Jonathan Weisman, photo by Gabriella Demczu |
Jonathan Weisman is the author of the new novel No. 4 Imperial Lane. He is a reporter for The New York Times, and has worked for other publications including The Washington Post, The Wall Street Journal, and USA Today. He is based in Washington, D.C.
Q:
Why did you decide to set your novel in the late 1980s, with flashbacks to
15-20 years earlier?
A:
This goes to what is true and what is fiction. I really did study abroad my
junior year and really did take a year off, ending up caring for a
fallen-aristocrat-turned quadriplegic. His sister, Joanna, had indeed eloped
with a Portuguese doctor and somehow ended up in Angola, where the revolution
swept her off to South Africa.
That
was the framework for the fictional backstory. But it worked for what I wanted
to do. Thatcher's Britain was an exhausted former empire trying to remake
itself, to get off of its knees. Portugal's collapse in the early ‘70s was the
end of the old-style colonial empire. They were perfect bookends for the story
I was trying to tell.
Q:
How did you choose the book’s title, and what role do you see imperialism
playing in the novel?
A:
The working title of the novel was actually "Empires End," no punctuation, just a
statement. Imperialism and its inevitable demise is the central historical theme
of the novel.
In
real life, my experience with Wolf and Joanna Aylward (not Hans and Elizabeth
Bromwell) took place on Sudeley Street, not Imperial Lane. The name of the
street evokes the theme of the book.
It
was actually my agent, Rayhane Sanders, who suggested the title "No. 4
Imperial Lane." She felt it was more accessible, more domestic, and I
never question Rayhane's judgment on such matters.
Q:
Did you know how the book would end before you started writing, or did you make
many changes as you went along?
A:
Good question. In fact, I made a lot of significant changes in the drafting and
redrafting. David's unwillingness to face his past and go home was always to be
central to the plot, but the first draft did not have a compelling reason why
he was so afraid to look inward, hence his sister, a late addition.
There
still was not enough development in his story. So much of the book was
dependent on Elizabeth's journey. So I added the love story at its conclusion.

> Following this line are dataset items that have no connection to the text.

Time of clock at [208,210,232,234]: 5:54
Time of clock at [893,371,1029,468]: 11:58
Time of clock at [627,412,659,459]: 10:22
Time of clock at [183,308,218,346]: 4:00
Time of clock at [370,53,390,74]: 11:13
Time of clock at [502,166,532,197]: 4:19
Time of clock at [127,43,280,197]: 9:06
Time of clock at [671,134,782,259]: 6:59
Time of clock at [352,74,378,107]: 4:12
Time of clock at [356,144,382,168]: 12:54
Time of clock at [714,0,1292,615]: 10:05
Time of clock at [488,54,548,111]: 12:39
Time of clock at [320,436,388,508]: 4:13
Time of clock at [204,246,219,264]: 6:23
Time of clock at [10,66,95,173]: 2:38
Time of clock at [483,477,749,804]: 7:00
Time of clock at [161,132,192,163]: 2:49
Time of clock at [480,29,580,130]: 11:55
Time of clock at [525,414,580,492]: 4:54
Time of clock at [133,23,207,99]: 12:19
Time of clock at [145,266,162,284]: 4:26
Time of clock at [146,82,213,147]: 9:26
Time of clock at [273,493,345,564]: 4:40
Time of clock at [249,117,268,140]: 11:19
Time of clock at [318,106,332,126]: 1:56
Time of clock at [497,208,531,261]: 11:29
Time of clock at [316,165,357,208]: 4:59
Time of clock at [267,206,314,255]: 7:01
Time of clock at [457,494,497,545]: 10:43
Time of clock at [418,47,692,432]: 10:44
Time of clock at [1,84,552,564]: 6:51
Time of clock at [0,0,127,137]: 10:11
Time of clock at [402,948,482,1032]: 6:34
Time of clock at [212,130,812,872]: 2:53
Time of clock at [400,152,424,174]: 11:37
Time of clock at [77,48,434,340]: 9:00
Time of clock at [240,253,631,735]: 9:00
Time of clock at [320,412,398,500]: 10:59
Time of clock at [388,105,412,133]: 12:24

The idea was to get David somewhere, to show his development and emotional
opening.
Q:
Are you working on another book?
A:
Yes, a first draft is done, but it has a ways to go. It focuses on two young
missionaries who go to live with a highland tribe of former headhunters in the
Philippines but are swept along by geopolitical forces they are wholly unaware
of.
Q:
Anything else we should know?
A:
I still hold out hopes that Ralph Fiennes and/or Emma Thompson will fall in
love with No. 4 Imperial Lane and take it on as a vanity project. I would love
nothing more than to write fiction full time.